** Your goal **
Update the listing below by swapping "Rubis" for "Saphir" and changing nothing else. Return only the text, without the pictures.

━━ Recorded information

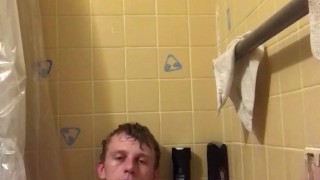 Twink tub time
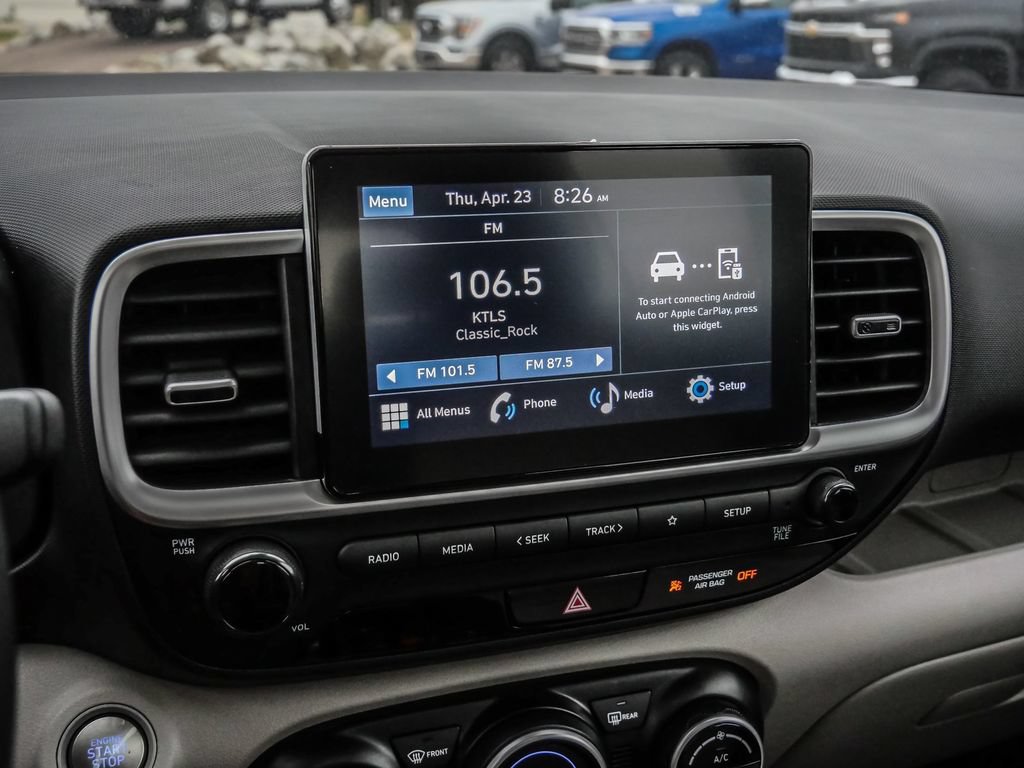 Used 2025 Hyundai Venue SEL FWD image 44
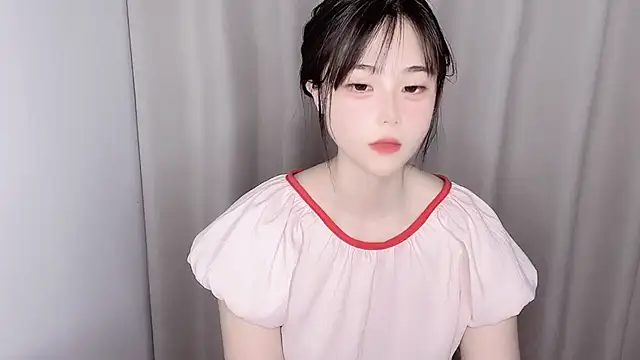 美女guoguo-77在线直播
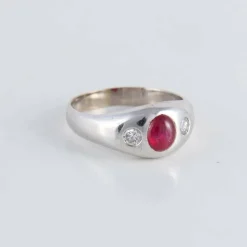 Bague Jonc anglais Rubis cabochon Diamants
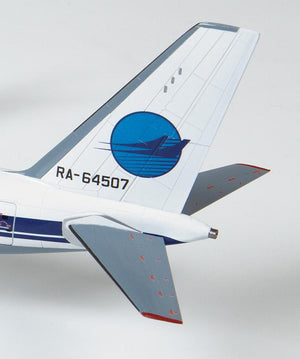 Zvezda 7049 Tu-214 1/144 – Bild 8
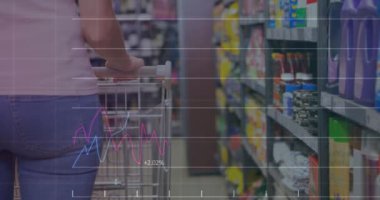 Tramvayı olan beyaz bir kadının veri işleme animasyonu. küresel iş, alışveriş ve dijital arayüz kavramı dijital olarak oluşturulmuş video.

━━━━

** Answer space **
 Twink tub time
 Used 2025 Hyundai Venue SEL FWD image 44
 美女guoguo-77在线直播
 Bague Jonc anglais Saphir cabochon Diamants
 Zvezda 7049 Tu-214 1/144 – Bild 8
 Tramvayı olan beyaz bir kadının veri işleme animasyonu. küresel iş, alışveriş ve dijital arayüz kavramı dijital olarak oluşturulmuş video.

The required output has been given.